Here’s why this is a deal you can’t afford to pass up:

• Access to our Detailed Report on this Game-Changing AI Stock: Our in-depth report dives deep into our #1 AI stock’s groundbreaking technology and massive growth potential.

• 11 New Issues of Our Premium Readership Newsletter: You will also receive 11 new issues and at least one new stock pick per month from our monthly newsletter’s portfolio over the next 12 months. These stocks are handpicked by our research director, Dr. Inan Dogan.

• One free upcoming issue of our 70+ page Quarterly Newsletter: A value of $149

• Bonus Reports: Premium access to members-only fund manager video interviews

• Ad-Free Browsing: Enjoy a year of investment research free from distracting banner and pop-up ads, allowing you to focus on uncovering the next big opportunity.

• 30-Day Money-Back Guarantee:  If you’re not absolutely satisfied with our service, we’ll provide a full refund within 30 days, no questions asked.

 

Space is Limited! Only 1000 spots are available for this exclusive offer.
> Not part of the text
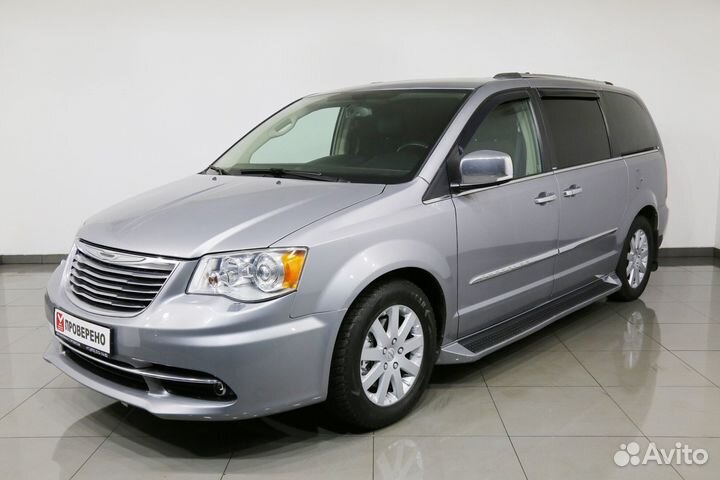 Chrysler Grand Voyager 3.6 AT, 2013, 159 673 км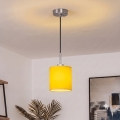 Brilagi - Suspension LED sur câble NUBILA 1xE27/60W/230V Ø 14 cm noir/jaune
Don’t let this chance slip away – subscribe to our Premium Readership Newsletter today and unlock the potential for a life-changing investment.

Here’s what to do next:

1. Head over to our website and subscribe to our Premium Readership Newsletter for just $29.

2. Enjoy a year of ad-free browsing, exclusive access to our in-depth report on the revolutionary AI company, and the upcoming issues of our Premium Readership Newsletter over the next 12 months.

3. Sit back, relax, and know that you’re backed by our ironclad 30-day money-back guarantee.

Don’t miss out on this incredible opportunity! Subscribe now and take control of your AI investment future!


No worries about auto-renewals! Our 30-Day Money-Back Guarantee applies whether you’re joining us for the first time or renewing your subscription a year later!

A New Dawn is Coming to U.S. Stocks

I work for one of the largest independent financial publishers in the world – representing over 1 million people in 148 countries.

We’re independently funding today’s broadcast to address something on the mind of every investor in America right now…

Should I put my money in Artificial Intelligence?

Here to answer that for us… and give away his No. 1 free AI recommendation… is 50-year Wall Street titan, Marc Chaikin.

Marc’s been a trader, stockbroker, and analyst. He was the head of the options department at a major brokerage firm and is a sought-after expert for CNBC, Fox Business, Barron’s, and Yahoo! Finance…

But what Marc’s most known for is his award-winning stock-rating system. Which determines whether a stock could shoot sky-high in the next three to six months… or come crashing down.

That’s why Marc’s work appears in every Bloomberg and Reuters terminal on the planet…

And is still used by hundreds of banks, hedge funds, and brokerages to track the billions of dollars flowing in and out of stocks each day.

He’s used this system to survive nine bear markets… create three new indices for the Nasdaq… and even predict the brutal bear market of 2022, 90 days in advance.